Jessica Knoll with her grandmother Mireille, who was murdered in her Paris apartment on March 23. Photo: Facebook.

The president of France and the leader of the Democratic Party in the US Senate were among several international figures who paid tribute on Tuesday to Mireille Knoll — the 85-year-old Holocaust survivor murdered in her Paris apartment last Friday — but it was a Facebook post by one of the victim’s granddaughters that best captured the tragedy of the moment.

Jessica Knoll, who lives in Israel, composed a poem in Hebrew in which she paid tribute to her grandmother — whose death is being investigated by French police as an antisemitic hate crime — and excoriated Europe as a continent whose politicians “have stopped thinking.”

“To those who asked if I have a French passport, why am I not there? Well, I think I was saved,” the poem began.

Of her life in Israel, she wrote: “It’s not that it’s better here, and I still hate Bibi, but there is something in Israel that apparently is not found in any other corner of the world, as a people. Unity.
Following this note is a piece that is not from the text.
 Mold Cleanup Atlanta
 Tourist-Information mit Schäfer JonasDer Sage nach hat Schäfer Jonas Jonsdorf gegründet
Comradeship. Pride. Nationhood.”

The poem included a candid reflection on her grandmother’s horrifying fate:

Last Friday, a Muslim neighbor decided to take the life of my grandmother at her home in Paris.

He burned, along the way, all the childhood memories that we had in pictures and the heart I had there.

No, I’m not like that, I don’t generalize.

I don’t hate people. I hate fanatics!

Those without a conscience. Without reason. Without a heart.

There is no justice and no justification, at least the story has already been heard.

Grandma, they are talking about you in the newspapers.

The two alleged murderers, aged 29 and 21, were charged late on Monday for an antisemitic hate crime by French authorities. The elder of the pair had known Mrs. Knoll since his childhood, and lived on the seventh floor of her building in the 11th arrondissement of the French capital. Both men had previous convictions for violence and sexual assault.

Knoll was found on Friday night in her apartment by firefighters putting out a blaze lit by the killers after they stabbed her at least 11 times. A source close to the murder investigation told Le Parisien on Tuesday that the 21-year-old, who was homeless, said that Knoll’s neighbor had convinced him to participate in a “robbery on a Jewish woman.”

Meanwhile, a march against antisemitism to commemorate Mrs. Knoll on Wednesday became mired in political controversy after Francis Kalifat — president of French Jewish representative organization CRIF — declared that representatives of far-right and extreme-left political parties should not participate.

“Neither Jean-Luc Melenchon (the leader of the far-left party, La France Insoumise ) nor Marine le Pen and the FN (the extreme-right National Front) will be welcome tomorrow,” Kalifat wrote on Twitter.

Earlier, the CRIF president argued that Melenchon’s support for the BDS campaign against Israel, “which expresses a hatred of the State of Israel and Jews,” meant that his presence at the march would be a “contradiction.”